# Thread: help with math question

1. ## help with math question

2. Originally Posted by tukilala
That is: prove that $\displaystyle \sum_{i= 0}^{log_2(n-1)} 2^i= n-1$
Did your try this with n= 1, 2, 3, etc. first? If n= 1, n-1= 0 and $\displaystyle log_2(0)$ is not defined. if n= 2, $\displaystyle log_2(1)= 0$ so that sum is $\displaystyle 2^0= 1= 2-1$. If n= 3, $\displaystyle log_2(2)= 1$ so the sum is $\displaystyle 2^0+ 2^1= 1+ 2= 3\ne 3-1$.
In order for that sum to make sense, n-1 must be a power of 2 so n must be one more than a power of 2. For example, if n= 5, n-1= 4 and $\displaystyle log_2(n-1)= log_2(4)= 2$ so the sum is $\displaystyle 2^0+ 2^1+ 2^2= 1+ 2+ 4= 7\ne 5- 1$.

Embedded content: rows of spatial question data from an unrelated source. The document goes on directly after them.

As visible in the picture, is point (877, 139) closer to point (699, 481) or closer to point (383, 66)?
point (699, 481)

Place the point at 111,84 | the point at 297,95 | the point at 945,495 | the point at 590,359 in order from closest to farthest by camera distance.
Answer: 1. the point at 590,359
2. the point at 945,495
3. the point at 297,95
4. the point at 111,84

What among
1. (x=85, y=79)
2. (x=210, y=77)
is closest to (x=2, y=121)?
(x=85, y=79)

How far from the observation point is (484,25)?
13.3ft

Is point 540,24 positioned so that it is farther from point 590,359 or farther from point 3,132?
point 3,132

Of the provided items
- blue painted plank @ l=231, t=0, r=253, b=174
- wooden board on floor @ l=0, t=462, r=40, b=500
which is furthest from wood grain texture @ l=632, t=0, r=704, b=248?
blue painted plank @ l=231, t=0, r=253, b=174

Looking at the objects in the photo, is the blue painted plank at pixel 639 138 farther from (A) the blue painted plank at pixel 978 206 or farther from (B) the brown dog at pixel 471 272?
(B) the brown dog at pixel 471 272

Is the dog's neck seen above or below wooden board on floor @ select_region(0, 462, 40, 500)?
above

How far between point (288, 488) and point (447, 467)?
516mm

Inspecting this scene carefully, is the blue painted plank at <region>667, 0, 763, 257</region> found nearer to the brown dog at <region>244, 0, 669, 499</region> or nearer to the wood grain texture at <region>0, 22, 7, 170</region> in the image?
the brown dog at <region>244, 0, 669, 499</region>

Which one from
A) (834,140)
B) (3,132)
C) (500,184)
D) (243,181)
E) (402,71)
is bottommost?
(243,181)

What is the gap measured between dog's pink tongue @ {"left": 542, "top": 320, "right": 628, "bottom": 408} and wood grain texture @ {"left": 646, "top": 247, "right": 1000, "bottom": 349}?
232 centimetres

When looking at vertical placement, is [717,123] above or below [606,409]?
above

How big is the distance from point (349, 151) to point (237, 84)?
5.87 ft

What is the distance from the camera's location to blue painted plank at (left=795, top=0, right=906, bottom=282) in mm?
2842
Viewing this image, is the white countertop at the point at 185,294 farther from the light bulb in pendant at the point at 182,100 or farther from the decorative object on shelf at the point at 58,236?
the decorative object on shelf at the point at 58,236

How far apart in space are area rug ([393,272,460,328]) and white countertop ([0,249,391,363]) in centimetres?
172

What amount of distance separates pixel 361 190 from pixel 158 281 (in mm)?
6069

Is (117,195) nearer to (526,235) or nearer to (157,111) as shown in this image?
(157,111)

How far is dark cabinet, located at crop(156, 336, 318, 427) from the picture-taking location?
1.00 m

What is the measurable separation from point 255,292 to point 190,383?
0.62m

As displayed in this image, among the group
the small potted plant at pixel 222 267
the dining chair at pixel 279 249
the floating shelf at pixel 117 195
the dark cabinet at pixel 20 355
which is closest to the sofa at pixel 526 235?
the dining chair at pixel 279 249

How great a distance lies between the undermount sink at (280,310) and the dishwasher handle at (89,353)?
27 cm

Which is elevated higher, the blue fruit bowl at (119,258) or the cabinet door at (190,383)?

You can't prove this- it is not true. What can be proven is that if n is a power of 2 (1, 2, 4, 8, etc.) then $\displaystyle \sum_{i=0}^{log_2(n)} 2^i= 2n-1$ or, more simply, $\displaystyle \sum_{i=0}^n 2^i= 2^{n+1}-1$.
If, for example, n= 5, then $\displaystyle ln_2(n-1)= ln_2(4)= 2$ so the sum is from 0 to 2: 1+ 2+ 4= 7 which is NOT equal no to n-1= 4. You can't prove it, it's not true.